== What you are asked to do ==
Write the next part of the forum thread about a pure Rust H.264 encoder and when video codec patents expire, starting right after its last post.

Video codecs need not support compression.


Funnily enough I recently released 0.1.0 of "less-avc" a pure Rust H.264 (AVC) video encoder: https://github.com/strawlab/less-avc/ . For now it only implements a lossless I PCM encoder but supports a few features I need such as high bit depth. If anyone has a codec-writing itch they want to scratch, I would welcome work towards the compression algorithms H.264 supports: context-adaptive variable-length coding (CAVLC) and context-adaptive binary arithmetic coding (CABAC). Also I'm happy for constructive criticism or questions on this library. I think it is fairly idiomatic, and no `unsafe`, rust. While H.264 is an older codec now, as far as I can tell, this also means any patents on it are about to run out and it is very widely supported.


as far as I can tell, this also means any patents on it are about to run out

Not for H.264; looks like the last patent expires in 2028:

https://scratchpad.fandom.com/wiki/MPEG_patent_lists#H.264_p...

On the other hand, the last patent on MPEG-4 ASP (Xvid/DivX/etc.) which preceded H.264 apparently just expired earlier this month:

https://meta.wikimedia.org/wiki/Have_the_patents_for_MPEG-4_...

...and IANAL but that means the patents for H.263 and everything older should've already expired too.

== Data block ==
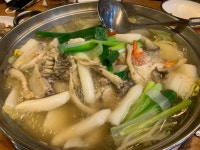 장원닭한마리 본점 - 천호 닭한마리 맛집 - 다이닝코드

== Response area ==
That's a great list of the H.264 patent claims--thanks. I had naively assumed that since the first iteration of standard was published in 2003 that "obviously" all related patents (to features in the first iteration, anyway) would have to have been filed prior. Clearly, that is not the case.


"method of selecting a reference picture" sounds like an encoding patent, and that one was filed four years after the standard came out. I wouldn't worry about 2028.

It's harder to evaluate the blob of patents from 2004-2005.


I discovered this cool guide while looking for more resources for my own codec from scratch project: https://github.com/kevmo314/codec-from-scratch


Do you know anywhere to find good decoders in pure Rust for common codecs like H.264 and H.265? Great tutorial by the way learnt a lot


I haven’t seen any implementations yet, and given their patent licensing situation, they’re probably not first in line for a rewrite in Rust.

There’s rav1e for AV1 encoding.


Decoders also have the difficulty that you need to support most of the format’s features before they can support content found in the wild. Also you often need to add hacks to support encoders which technically violate the specification but are commonly used.

In contrast, you can build a very simple encoder using very few of the format features and still have it be usable/useful (albeit with poor quality/compression ratio).


Not exactly what you are asking for, but jcodec is a pretty readable codebase written in Java. (The readability part is often, ahh, lacking in the source for codecs, in my experience.) It might be a good candidate for rewriting in Rust. https://github.com/jcodec/jcodec


Are there many codecs of any sort with Rust implementations? The majority of Rust stuff I see linked are thin wrappers around existing C or C++ libraries.


Not many.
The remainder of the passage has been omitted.